• **Reading passage**:
--- Begin ---

FALCON-512 Caching: 690 Bytes at 31ns

May 1, 2026 | 16 min read | Engineering

Post-quantum signatures come in three families, each built on a different mathematical hardness assumption. FALCON-512, based on NTRU lattices, produces the smallest signatures of any NIST post-quantum standard at its security level: 690 bytes. Compare that to ML-DSA-65 at 3,309 bytes or SLH-DSA-128f at 17,088 bytes. When you are caching millions of signatures for high-frequency verification, the size difference is not academic. It is the difference between 690 MB and 17 GB for the same million entries.

This post is a deep dive into FALCON-512 from the perspective of caching infrastructure. We cover the NTRU lattice structure that enables compact signatures, the constant-time sampling challenge that makes key generation expensive, the verification cost that makes caching valuable, and the concrete memory math at scale. FALCON-512 is the most cache-friendly post-quantum signature scheme, and understanding why requires understanding both the cryptography and the systems engineering.

690 B

FALCON-512 Signature

31 ns

Cached Verification

4.8x

Smaller Than ML-DSA-65

NTRU Lattices: Why FALCON Is Different

FALCON is built on NTRU lattices, which are fundamentally different from the module lattices used by ML-DSA (CRYSTALS-Dilithium). The distinction matters because it explains both FALCON's compact output and its implementation complexity.

An NTRU lattice is defined by a pair of polynomials (f, g) in the ring Z[x]/(x^n + 1), where n is a power of 2 (512 for FALCON-512). The public key is h = g/f mod q, where q is a modulus (12289 for FALCON-512). The private key is the pair (f, g) along with a precomputed "NTRU tree" that enables efficient sampling. The security assumption is that given h, it is computationally infeasible to recover f and g. This is the NTRU assumption, which is distinct from the Module-LWE assumption used by ML-DSA and the hash-function assumption used by SLH-DSA.

The signature scheme works by hash-then-sign. To sign a message m, the signer hashes the message to obtain a target point c in the lattice, then uses the private key to find a short lattice vector (s1, s2) such that s1 + s2*h = c mod q. The signature is the compressed form of s2 (s1 can be recomputed by the verifier as s1 = c - s2*h mod q). The shortness of (s1, s2) is the proof that the signer knows the private key: only someone who knows the NTRU trapdoor (f, g) can find short vectors close to c in the NTRU lattice.

The reason FALCON signatures are small is that NTRU lattices have particularly good geometry for short vector sampling. The trapdoor (f, g) defines a "nice" basis for the lattice, and the Gaussian sampling procedure (called "fast Fourier sampling" or "tree sampling") produces vectors that are close to the target with high probability. The resulting signature vector s2 has small coefficients that can be compressed efficiently. In contrast, ML-DSA uses a rejection sampling approach over module lattices, which produces larger signatures because the coefficients have wider distributions and require more bits to encode.

--- End ---

• **Records supplied**:
--- Begin ---

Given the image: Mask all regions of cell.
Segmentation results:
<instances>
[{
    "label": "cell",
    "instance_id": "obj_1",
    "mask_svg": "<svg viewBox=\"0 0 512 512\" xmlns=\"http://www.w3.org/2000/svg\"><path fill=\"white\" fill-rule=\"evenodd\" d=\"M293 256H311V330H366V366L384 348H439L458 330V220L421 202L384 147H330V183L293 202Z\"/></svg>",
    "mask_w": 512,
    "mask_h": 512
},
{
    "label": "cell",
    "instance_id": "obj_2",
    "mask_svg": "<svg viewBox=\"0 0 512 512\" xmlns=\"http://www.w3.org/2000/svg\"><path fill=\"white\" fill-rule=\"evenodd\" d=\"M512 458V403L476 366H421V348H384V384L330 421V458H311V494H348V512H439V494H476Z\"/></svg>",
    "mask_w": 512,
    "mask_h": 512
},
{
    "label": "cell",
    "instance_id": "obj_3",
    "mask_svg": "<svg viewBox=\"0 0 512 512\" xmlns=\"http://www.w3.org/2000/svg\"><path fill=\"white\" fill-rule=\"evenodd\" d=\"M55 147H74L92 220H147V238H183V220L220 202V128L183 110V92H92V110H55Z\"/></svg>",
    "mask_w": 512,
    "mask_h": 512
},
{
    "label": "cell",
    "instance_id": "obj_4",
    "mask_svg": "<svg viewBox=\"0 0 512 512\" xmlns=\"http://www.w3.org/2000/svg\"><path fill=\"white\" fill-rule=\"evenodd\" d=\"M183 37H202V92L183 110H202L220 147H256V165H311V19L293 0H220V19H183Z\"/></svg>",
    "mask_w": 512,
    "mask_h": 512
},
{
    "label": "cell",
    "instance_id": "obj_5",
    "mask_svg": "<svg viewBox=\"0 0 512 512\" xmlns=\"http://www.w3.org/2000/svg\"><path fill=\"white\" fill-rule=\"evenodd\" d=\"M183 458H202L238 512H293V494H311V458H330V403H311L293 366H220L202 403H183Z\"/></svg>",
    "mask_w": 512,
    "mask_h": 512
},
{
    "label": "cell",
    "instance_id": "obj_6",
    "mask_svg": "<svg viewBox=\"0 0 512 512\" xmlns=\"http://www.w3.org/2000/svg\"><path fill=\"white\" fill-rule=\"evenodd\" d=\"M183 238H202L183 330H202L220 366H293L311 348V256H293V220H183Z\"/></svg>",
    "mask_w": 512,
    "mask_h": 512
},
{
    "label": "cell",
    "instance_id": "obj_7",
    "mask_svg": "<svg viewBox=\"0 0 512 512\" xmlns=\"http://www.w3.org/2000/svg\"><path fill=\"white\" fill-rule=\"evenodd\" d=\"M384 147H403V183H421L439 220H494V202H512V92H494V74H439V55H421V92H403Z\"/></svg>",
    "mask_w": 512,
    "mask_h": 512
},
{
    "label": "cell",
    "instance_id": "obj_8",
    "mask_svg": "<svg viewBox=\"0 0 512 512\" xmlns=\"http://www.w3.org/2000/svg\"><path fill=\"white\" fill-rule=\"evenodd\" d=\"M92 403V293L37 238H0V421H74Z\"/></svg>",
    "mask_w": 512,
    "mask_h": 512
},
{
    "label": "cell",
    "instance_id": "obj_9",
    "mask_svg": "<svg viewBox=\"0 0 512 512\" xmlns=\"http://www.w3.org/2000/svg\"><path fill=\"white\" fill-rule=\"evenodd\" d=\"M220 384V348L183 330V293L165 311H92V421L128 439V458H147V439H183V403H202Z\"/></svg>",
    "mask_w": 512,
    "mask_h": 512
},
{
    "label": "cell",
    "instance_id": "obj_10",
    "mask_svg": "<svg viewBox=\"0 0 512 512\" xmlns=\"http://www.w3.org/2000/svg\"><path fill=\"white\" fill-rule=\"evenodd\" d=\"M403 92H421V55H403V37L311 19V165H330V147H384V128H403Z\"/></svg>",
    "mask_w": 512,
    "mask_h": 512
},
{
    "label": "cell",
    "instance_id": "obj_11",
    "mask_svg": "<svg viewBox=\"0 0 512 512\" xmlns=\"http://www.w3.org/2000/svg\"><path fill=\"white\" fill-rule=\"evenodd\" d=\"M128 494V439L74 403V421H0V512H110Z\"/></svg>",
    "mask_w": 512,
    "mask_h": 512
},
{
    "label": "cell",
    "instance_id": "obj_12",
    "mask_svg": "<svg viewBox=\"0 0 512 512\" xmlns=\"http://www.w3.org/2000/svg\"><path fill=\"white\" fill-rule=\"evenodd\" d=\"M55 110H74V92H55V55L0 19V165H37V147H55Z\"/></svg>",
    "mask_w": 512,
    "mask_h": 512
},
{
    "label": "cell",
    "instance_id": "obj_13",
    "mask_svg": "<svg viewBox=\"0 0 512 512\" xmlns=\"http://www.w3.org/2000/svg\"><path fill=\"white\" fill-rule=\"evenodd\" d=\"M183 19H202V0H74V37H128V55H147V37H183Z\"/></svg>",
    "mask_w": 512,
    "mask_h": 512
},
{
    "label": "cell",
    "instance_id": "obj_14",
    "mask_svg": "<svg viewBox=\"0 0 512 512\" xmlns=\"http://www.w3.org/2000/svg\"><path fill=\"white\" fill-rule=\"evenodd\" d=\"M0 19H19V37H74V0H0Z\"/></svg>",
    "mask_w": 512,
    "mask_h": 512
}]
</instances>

--- End ---

• **What to work on**:
1. Update the FALCON-512 article from "FALCON-512 Signature" up to and including "its implementation complexity.", putting "Dilithium" in place of "CRYSTALS-Dilithium".
2. List every signature size in bytes that the FALCON-512 article gives, along with the scheme each belongs to.
3. Proceed with the FALCON-512 caching article, starting after its last paragraph.
The listing stands apart from the FALCON-512 article and is separate material.

• **Expected responses**:
1.
FALCON-512 Signature

31 ns

Cached Verification

4.8x

Smaller Than ML-DSA-65

NTRU Lattices: Why FALCON Is Different

FALCON is built on NTRU lattices, which are fundamentally different from the module lattices used by ML-DSA (Dilithium). The distinction matters because it explains both FALCON's compact output and its implementation complexity.

2.
FALCON-512: 690 bytes
ML-DSA-65: 3,309 bytes
SLH-DSA-128f: 17,088 bytes

3.
FALCON-512 Size Breakdown

The sizes for FALCON-512 are precisely specified. The public key is 897 bytes: 1 byte for the header (log(n) and format flags) plus 896 bytes for the polynomial h encoded as 512 coefficients of 14 bits each, packed into a byte string. The signature is 690 bytes on average: 41 bytes of header (including a 40-byte salt/nonce used in the hash) plus approximately 649 bytes for the compressed s2 polynomial. The compression uses a variable-length encoding optimized for the Gaussian distribution of the coefficients. Individual signatures vary slightly in size (the NIST specification allows up to 666 bytes for the compressed polynomial, plus the 41-byte header, for a maximum of 707 bytes), but the average is 690 bytes.

The private key is 1,281 bytes: it contains the polynomials f, g, F, G (where F, G form the extended NTRU basis satisfying fG - gF = q) plus precomputed values for the sampling tree. The private key is larger than the public key, which is unusual among signature schemes. This is because the private key stores the full NTRU trapdoor, including the tree structure needed for fast Fourier sampling.

PQ Signature Scheme	Public Key	Signature	Private Key	NIST Level	Hardness Assumption
FALCON-512	897 B	690 B	1,281 B	1	NTRU lattices
ML-DSA-65 (Dilithium)	1,952 B	3,309 B	4,032 B	3	Module-LWE lattices
SLH-DSA-128f (SPHINCS+)	32 B	17,088 B	64 B	1	Hash functions

The comparison is stark. FALCON-512 produces signatures that are 4.8x smaller than ML-DSA-65 and 24.8x smaller than SLH-DSA-128f. The public keys are larger than SLH-DSA's (897 B vs 32 B) but smaller than ML-DSA's (897 B vs 1,952 B). For caching, the signature size is what matters most because signatures are what you cache and transmit repeatedly. Public keys are typically cached once per identity and rarely retransmitted.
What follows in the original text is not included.